*** The data Section Begins ***

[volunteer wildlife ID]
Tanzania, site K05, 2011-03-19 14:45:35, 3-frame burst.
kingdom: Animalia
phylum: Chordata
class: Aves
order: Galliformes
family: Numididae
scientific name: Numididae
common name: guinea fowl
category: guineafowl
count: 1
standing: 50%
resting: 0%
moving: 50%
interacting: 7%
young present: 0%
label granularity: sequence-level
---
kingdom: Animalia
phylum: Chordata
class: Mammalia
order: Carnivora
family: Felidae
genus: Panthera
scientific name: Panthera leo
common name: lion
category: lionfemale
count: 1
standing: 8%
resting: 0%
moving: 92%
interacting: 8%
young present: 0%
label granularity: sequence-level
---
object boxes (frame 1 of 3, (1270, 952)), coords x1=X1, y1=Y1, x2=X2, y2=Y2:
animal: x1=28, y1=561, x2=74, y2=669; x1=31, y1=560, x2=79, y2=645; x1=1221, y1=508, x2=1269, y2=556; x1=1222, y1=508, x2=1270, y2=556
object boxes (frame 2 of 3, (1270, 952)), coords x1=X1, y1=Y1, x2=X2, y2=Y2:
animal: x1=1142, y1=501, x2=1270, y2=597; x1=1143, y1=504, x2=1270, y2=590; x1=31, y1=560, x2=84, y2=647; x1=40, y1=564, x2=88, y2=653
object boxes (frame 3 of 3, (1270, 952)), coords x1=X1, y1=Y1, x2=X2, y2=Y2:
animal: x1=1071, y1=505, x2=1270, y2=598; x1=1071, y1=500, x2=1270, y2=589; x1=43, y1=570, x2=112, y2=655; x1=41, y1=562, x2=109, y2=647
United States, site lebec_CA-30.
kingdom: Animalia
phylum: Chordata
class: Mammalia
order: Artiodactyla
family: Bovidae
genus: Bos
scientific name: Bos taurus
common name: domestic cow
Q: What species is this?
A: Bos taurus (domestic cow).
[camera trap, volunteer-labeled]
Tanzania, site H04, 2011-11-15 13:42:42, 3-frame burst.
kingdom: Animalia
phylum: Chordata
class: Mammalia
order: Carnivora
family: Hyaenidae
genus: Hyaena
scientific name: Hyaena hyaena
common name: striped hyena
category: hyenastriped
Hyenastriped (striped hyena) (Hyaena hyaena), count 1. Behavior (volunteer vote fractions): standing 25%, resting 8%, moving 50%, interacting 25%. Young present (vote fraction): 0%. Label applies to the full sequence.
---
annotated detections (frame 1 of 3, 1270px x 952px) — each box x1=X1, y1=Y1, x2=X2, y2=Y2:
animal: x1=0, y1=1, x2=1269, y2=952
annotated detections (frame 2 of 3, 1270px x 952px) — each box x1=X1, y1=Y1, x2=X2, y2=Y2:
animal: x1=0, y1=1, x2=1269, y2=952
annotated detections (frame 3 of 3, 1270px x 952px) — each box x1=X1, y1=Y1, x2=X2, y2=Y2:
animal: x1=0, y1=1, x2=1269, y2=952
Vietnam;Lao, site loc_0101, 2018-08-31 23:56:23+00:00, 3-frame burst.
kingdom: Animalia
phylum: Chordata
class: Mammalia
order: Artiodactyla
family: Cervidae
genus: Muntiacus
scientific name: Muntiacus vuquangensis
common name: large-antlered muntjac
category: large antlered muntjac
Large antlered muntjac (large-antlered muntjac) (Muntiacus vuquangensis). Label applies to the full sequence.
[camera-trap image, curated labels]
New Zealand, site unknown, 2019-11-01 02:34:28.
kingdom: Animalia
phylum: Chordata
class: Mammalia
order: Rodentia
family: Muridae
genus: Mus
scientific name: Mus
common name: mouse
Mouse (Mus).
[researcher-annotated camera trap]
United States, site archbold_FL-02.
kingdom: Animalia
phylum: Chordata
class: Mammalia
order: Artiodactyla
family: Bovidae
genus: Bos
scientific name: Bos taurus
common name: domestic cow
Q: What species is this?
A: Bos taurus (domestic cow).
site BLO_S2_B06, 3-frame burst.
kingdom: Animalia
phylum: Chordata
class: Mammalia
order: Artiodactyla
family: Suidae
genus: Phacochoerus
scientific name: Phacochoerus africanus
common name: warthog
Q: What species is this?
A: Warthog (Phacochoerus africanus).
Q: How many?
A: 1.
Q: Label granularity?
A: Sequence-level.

*** The data Section Ends ***

## Brief
Starting at the line that contains "scientific name: Mus", output each remaining line of the listing, the last line included, exactly as it appears.

## Solved exercise
scientific name: Mus
common name: mouse
Mouse (Mus).
[researcher-annotated camera trap]
United States, site archbold_FL-02.
kingdom: Animalia
phylum: Chordata
class: Mammalia
order: Artiodactyla
family: Bovidae
genus: Bos
scientific name: Bos taurus
common name: domestic cow
Q: What species is this?
A: Bos taurus (domestic cow).
site BLO_S2_B06, 3-frame burst.
kingdom: Animalia
phylum: Chordata
class: Mammalia
order: Artiodactyla
family: Suidae
genus: Phacochoerus
scientific name: Phacochoerus africanus
common name: warthog
Q: What species is this?
A: Warthog (Phacochoerus africanus).
Q: How many?
A: 1.
Q: Label granularity?
A: Sequence-level.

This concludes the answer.